> [Texte fourni]:
L’ile mystérieuse de DUMET: LE NOMBRIL DU MONDE
2 km de côtes, 150m de largeur maximum, 600 m de longueur, soit 80500m2. 47°24’42” de latitude nord et 4°57’27” ouest du méridien de Paris! Nous sommes ... moins de 6 km au large de Piriac, Loire Atlantique.
Un lieu peu connu, presque invisible sur les cartes. Il s’agit d’une petite île: Aduna, puis Insula au XIe S., son nom évoluera: Adunat, Audumet, Duamit, Dumay, Du Metz, Du Mes, Du Mêt, pour enfin arriver au nom d’aujourd’hui: Ile Dumet.
Il est probable que cette île soit l’ultime vestige d’une terre émergée qui s’effondra avec le bouleversement du massif Armoricain, 5000 ans avant notre ère.
Et l’homme occupe déjà cette terre depuis les temps immémoriaux: “on rapporte que dans les filets de pêcheurs remontent encore dans ce secteur de curieuses pierres sculptées, poteries lisses et noires...” C’est ce qui autorise la supposition que l’antique Piriac se trouvait entre Dumet et son emplacement actuel. Une autre théorie avance que l’effondrement de la bande de terre, de faible hauteur, détachant ainsi l’îlot, remonterait seulement au XIIe S.
Ce sera l’été 1974, lors d’une campagne de recherche sous marine, qu’à 10 m de profondeur entre Dumet et Piriac, des vestiges de constructions seront retrouvés.
Situation de l'île Dumet. Ancienne carte.
Citons aussi à ce sujet J. Morlent (1819): “On peut, sans témérité, assurer qu’autrefois, elle faisait partie de la terre ferme, que la mer, aidée par le temps, a miné les rochers granitiques qui la joignaient au continent et s’est ainsi ouvert un passage après avoir renversé la digue que la nature opposait en vain à ses efforts. On rapporte que l’ancien château de Piriac conservait dans ses archives, plusieurs chroniques qui prouvaient évidemment les faits. Le vandalisme a détruit ces monuments, il a égaré la main de cet ignorant ouvrier qui effacait avec le ciseau, des caractères armoricains que les siècles avaient épargnés (sur une croix entre Piriac et Guérande). Si l’on ajoute foi à la tradition, Piriac était à une époque extrêmement reculée, une ville forte, riche et commerçante. Elle n’occupait pas les lieux où l’on voit maintenant le bourg. Mais une partie de l’espace compris entre l’Ile du Met et le continent. L’Océan l’a engloutie.”
L’occupation très ancienne de ce morceau du continent est indéniable, et des restes l’attestaient encore au XIXe S.
Il s’agissait d’une enceinte gauloise et, sans doute, d’un lieu de culte druidique. L’ensemble est encore longuement décrit en 1850 comme un exemple du genre et dans un état de conservation remarquable. 50 ans suffiront pour en effacer toutes traces... Les pierres serviront aux travaux d’aménagement sur l’île, mais des silex, poteries, monnaies, et articles de bronze seront sauvés par quelques “amateurs d’antiquités”.

> [Données extraites]:
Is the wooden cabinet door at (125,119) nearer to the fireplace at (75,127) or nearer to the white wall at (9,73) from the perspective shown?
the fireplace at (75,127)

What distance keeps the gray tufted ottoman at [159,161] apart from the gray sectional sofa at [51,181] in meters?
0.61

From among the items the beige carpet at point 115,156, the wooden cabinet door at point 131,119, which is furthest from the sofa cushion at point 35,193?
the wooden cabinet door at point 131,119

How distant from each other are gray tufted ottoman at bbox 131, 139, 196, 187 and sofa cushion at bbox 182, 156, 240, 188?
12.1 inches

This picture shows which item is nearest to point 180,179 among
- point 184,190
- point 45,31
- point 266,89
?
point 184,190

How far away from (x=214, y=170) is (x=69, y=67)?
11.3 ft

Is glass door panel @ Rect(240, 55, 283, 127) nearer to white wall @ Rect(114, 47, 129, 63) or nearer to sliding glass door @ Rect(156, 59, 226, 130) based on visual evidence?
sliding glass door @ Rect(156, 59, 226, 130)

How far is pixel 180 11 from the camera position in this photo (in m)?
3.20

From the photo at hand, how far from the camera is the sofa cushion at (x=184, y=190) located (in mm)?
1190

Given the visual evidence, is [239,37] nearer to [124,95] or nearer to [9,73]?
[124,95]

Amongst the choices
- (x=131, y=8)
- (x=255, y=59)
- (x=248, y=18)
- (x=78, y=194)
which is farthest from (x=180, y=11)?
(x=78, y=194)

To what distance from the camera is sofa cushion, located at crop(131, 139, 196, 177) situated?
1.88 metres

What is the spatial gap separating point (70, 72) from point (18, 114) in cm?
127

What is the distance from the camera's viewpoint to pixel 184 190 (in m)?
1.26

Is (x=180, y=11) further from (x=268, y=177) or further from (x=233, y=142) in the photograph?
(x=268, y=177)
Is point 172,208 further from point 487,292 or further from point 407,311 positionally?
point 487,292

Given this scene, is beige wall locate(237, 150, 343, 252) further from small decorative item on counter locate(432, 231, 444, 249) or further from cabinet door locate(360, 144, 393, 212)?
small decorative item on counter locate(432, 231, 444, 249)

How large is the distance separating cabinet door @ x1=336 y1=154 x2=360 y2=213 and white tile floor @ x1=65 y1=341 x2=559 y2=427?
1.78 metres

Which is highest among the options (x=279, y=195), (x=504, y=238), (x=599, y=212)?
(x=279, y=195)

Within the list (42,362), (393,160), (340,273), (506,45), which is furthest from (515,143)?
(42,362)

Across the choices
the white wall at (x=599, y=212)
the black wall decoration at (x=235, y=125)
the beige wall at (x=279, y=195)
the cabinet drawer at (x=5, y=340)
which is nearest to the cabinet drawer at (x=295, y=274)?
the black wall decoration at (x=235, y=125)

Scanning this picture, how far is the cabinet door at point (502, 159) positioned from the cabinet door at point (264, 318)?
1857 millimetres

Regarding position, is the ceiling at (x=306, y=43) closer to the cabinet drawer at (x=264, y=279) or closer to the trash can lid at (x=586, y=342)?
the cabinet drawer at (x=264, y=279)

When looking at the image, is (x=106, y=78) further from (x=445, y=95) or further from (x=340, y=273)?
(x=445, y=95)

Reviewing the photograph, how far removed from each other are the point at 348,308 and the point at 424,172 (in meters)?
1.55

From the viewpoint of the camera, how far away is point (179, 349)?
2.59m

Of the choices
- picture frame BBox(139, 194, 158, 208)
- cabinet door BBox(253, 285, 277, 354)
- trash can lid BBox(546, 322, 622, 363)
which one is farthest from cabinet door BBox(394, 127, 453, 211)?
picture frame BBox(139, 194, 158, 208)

> [Consignes à suivre]:
D'après le texte sur l'île Dumet, répondez aux questions suivantes.
(a) À quelle distance de Piriac l'île se trouve-t-elle au large ?
(b) Lors de la campagne de recherche sous-marine de l'été 1974, à quelle profondeur des vestiges de constructions ont-ils été retrouvés ?
(c) En quelle année l'enceinte gauloise est-elle encore longuement décrite comme un exemple du genre ?

> [Solution]:
(a) À moins de 6 km.
(b) À 10 m de profondeur.
(c) En 1850.